Acad Psychiatry 30:392-396, October 2006
doi: 10.1176/appi.ap.30.5.392
© 2006 Academic Psychiatry
Gender Bias in the Diagnosis of a Geriatric Standardized Patient: A Potential Confounding Variable
Roya Lewis, M.D.,
Ruth M. Lamdan, M.D.,
David Wald, D.O. and
Michael Curtis, B.A.
Received May 17, 2005; revised January 10, 2006; accepted February 1, 2006. Dr. Lewis is Geriatrics Fellow, University of California, Los Angeles Neuropsychiatric Institute and Hospital, Los Angeles, California. Dr. Lamdan is affiliated with the Department of Psychiatry and Behavioral Science, Temple University, School of Medicine, Philadelphia, Pennsylvania. Dr. Wald is affiliated with the Department of Emergency Medicine, Temple University School of Medicine, Philadelphia, Pennsylvania. Mr. Curtis is Director, Standardized Patient Program, Temple University School of Medicine, Philadelphia, Pennsylvania. Address correspondence to Dr. Lamdan, TUH-Episcopal Campus, 100 E. Lehigh Avenue, Philadelphia, PA 19125; rlamdan{at}temple.edu (E-mail). Copyright © 2006 Academic Psychiatry.

|
ABSTRACT
|
Background: Gender bias has been reported in the diagnosis and treatment of patients with a variety of illnesses. In the context of our 10-station fourth year Objective Structured Clinical Evaluation, we queried whether this could influence diagnosis in a geriatric case. Case writers hypothesized that, due to this bias, the female standardized patient may be diagnosed with depression more often than the male. METHOD: A male or female geriatric standardized patient protrayed a dysphoric widow with mild cognitive impairment. Students examined the patient and documented the clinical encounter and their differential diagnosis. RESULTS: Major depression was diagnosed in 93/107 female standardized patient encounters compared with 58/78 male exams, with the female students contributing most to this difference. DISCUSSION: The potential for gender bias in medical care and in education remains a concern. We need to be mindful of this when designing clinical skills assessments.

|
INTRODUCTION
|
Patient and provider gender have been cited and studied as potential variables in disparities in health care delivery, outcome, and diagnostic differences since the 1970s. Since the Tobin et al. (1) 1987 study reported a sixfold difference in the rate of coronary artery catheterization based on the gender of the patient, other studies have addressed this potential disparity (24). A review of management by race and sex in 2005 showed that the differences have not narrowed in recent years (5). New data analysis suggests that the pathophysiology underlying acute myocardial ischemia differs between men and women, and thus the presentation, diagnosis, and treatment may need to be gender-specific (6). Likewise, the diagnostic evaluation and treatment recommendations of deep venous thrombosis (7) and colon cancer screening practices (8) have been shown to vary by the gender of the patient as well as the physician.

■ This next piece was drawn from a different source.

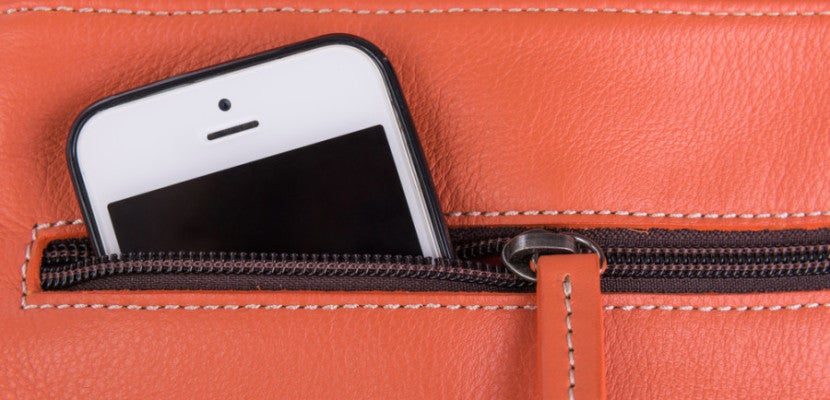 orange purse phone shutterstock_247059376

Safran et al. (9) studied practitioner and patient gender, race, and age differences in post-operative activity restriction recommendations. They discovered that female patients activities were restricted three and a half times more often than those of their male counterparts after standardization for severity of illness. This activity restriction was imposed predominantly by the older physicians in the study. The female patients were perceived to be more frail and in need of special treatment (9).

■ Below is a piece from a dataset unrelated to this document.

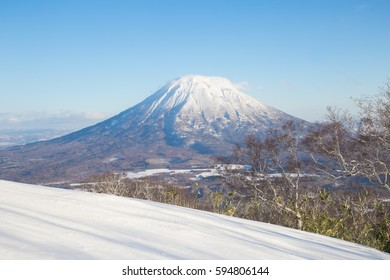 Winter Landscape of Mt.Yotei with snow hill or slope and blue sky in Niseko Ski area, Hokkaido, Japan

Psychiatric disorders vary by gender in their prevalence and their recommended treatments. Community-based surveys, such as the Epidemiological Catchment Area studies (10), circumvented this problem by looking at local populations. They found that women are two times more likely than men to experience an episode of major depressive disorder in their lifetime. Prior to the widespread use of selective serotonin reuptake inhibitors (SSRIs), Hohmann (11) found primary care physicians prescribing antidepressants to women two times more often than to depressed men. More recently, in 2001, Olfson et al. (12) investigated gender bias in outpatient psychiatric treatment of patients with major depressive disorder and found no significant difference in treatment recommendations. However, they did find that female patients of female psychiatrists were much less likely than female patients of male psychiatrists to receive an assessment of their sexual functioning (12). Although Kales et al. found no overall difference in likelihood of primary care physicians (13) and psychiatrists (14) to diagnose depression using vignettes and photos of a male, female, Caucasian, or African-American geriatric patient, some ethnic and training characteristics of the physicians did have an impact on the approach and diagnosis made.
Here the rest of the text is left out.